Correcting the Source

This week Washington City Paper’s Erik Wemple goes after our favorite weekly waste of newsprint: The Post’s Sunday Source section.

If you’re not familiar with it, the Sunday Source is some strange amalgamation of the food section, the weekend section, the style/fashion section, and some advice columns thrown in too. Mostly you probably know it as the thin “M” section you toss to get to the coupons and advertising inserts it comes wrapped around.

Wemple points out that given how light it is on content, it has a surprisingly high rate of corrections–in less than two years, it’s had 75 corrections correcting 92 different errors:

Not so bad, you say? Consider that the section is virtually devoid of content. Excluding the start of Carolyn Hax’s advice column, the entire front page of the section clocks in at about 100 words.

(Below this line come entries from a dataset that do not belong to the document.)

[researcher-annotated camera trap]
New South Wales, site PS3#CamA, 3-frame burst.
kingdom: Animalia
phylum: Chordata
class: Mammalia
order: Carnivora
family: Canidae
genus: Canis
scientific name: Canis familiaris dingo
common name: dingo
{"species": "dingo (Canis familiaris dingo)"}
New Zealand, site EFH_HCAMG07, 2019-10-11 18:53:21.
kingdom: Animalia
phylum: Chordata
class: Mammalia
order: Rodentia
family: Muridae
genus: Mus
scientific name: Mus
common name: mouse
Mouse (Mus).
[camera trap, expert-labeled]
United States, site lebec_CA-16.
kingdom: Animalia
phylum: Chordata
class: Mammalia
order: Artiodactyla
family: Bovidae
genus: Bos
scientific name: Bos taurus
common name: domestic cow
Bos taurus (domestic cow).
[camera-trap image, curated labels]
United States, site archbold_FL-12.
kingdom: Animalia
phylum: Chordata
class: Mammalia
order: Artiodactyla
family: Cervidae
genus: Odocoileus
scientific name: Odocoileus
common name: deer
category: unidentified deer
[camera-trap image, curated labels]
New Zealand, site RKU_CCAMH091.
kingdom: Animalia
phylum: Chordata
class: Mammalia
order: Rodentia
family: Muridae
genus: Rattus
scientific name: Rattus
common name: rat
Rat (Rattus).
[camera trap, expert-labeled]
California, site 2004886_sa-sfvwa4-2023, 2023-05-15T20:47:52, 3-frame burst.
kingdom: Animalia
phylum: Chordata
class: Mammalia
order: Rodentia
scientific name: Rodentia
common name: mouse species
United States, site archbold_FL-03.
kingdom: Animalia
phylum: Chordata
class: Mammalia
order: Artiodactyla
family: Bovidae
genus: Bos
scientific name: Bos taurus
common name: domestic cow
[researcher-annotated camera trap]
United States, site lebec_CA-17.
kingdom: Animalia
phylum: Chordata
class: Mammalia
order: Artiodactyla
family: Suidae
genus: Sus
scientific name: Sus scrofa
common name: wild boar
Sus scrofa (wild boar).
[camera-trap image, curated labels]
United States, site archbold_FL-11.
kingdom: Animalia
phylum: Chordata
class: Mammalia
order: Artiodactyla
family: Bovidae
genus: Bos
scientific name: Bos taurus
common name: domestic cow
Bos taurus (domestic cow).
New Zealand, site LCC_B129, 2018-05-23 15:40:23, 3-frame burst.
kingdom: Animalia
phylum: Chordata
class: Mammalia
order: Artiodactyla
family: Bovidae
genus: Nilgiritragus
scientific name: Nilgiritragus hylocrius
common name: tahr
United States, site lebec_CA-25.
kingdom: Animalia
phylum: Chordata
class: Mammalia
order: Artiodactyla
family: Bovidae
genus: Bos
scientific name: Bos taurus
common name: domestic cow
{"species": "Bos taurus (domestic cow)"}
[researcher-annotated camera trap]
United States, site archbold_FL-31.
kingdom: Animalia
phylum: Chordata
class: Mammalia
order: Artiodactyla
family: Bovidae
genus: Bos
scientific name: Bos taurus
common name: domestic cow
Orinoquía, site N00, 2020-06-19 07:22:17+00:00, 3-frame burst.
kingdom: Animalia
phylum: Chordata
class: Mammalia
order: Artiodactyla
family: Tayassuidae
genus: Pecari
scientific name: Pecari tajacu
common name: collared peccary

Then he goes on to list many of the corrections–from pointing out the wrong night or location for numerous events to messing up how adorn a child’s dresser with blocks that spell a word. (Yea, we’re not sure how that second thing could happen either — it seems pretty straightforward.) In short? “The Sunday Source has fired amusing miscues at every urban psychographic it aims to please,” Wemple says.

Wemple offers some solid advice: “Caveat lector: If you heard about it in the Sunday Source’s listings, call before you go.”